La natte à fourmis

My Martin

L'ultime fleur

7 décembre 2020

Amazonie. Guyane française. DOM-ROM -Département et Région d'Outre-Mer. Le plus grand département Français en superficie -83 846 km2. 200 000 habitants, vingt-deux communes

Région d'outre-mer située sur la côte nord-est (océan Atlantique) de l'Amérique du Sud, forêt tropicale. Capitale, Cayenne


Le peuple Wayana

Wayana, langue amérindienne -groupe Caribe. Famille de langues amérindiennes d'Amérique du Sud et des Antilles. Principalement parlée au Brésil, au Surinam et en Guyane

Profond désespoir. En Guyane, les jeunes Wayana sont scolarisés en français. Puis ils sont envoyés à Cayenne, coupés de leurs racines. De retour au village, beaucoup dépérissent et faute de perspectives, se suicident

 

Entre Suriname et Brésil. Taluen, sur la rivière Lawa, Haut-Maroni

Tapirs, jaguars, tatous, singes hurleurs. Papillon bleu morpho

Un millier d'Amérindiens aujourd'hui

Waly, chasseur. Fusil sur l'épaule, machette à la main, il progresse entre les lianes, les racines enchevêtrées. "Les Wayana ne vont plus jusqu'à la cascade."  

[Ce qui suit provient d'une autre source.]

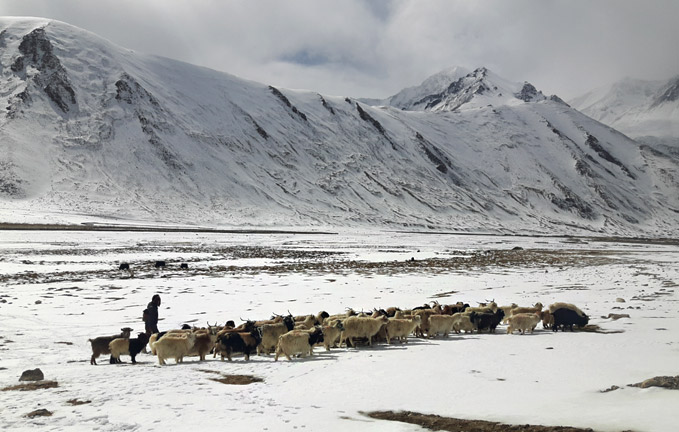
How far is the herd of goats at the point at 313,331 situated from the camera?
1112 cm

A bord d'un avion turbopropulseur, une heure de survol de la forêt. Deux heures, en pirogue

En Guyane intérieure, l'une des dernières communautés autochtones  

A la fin du XVIIe siècle, fuyant l'esclavage des colons européens, la communauté s'est réfugiée dans la forêt  

Françoise Amilu Ewaho, Parc amazonien de Guyane, Référente Maroni. « Nos enfants ont désappris le langage de la forêt. Cette forêt, notre richesse, notre vie, ils ne l'aiment plus. »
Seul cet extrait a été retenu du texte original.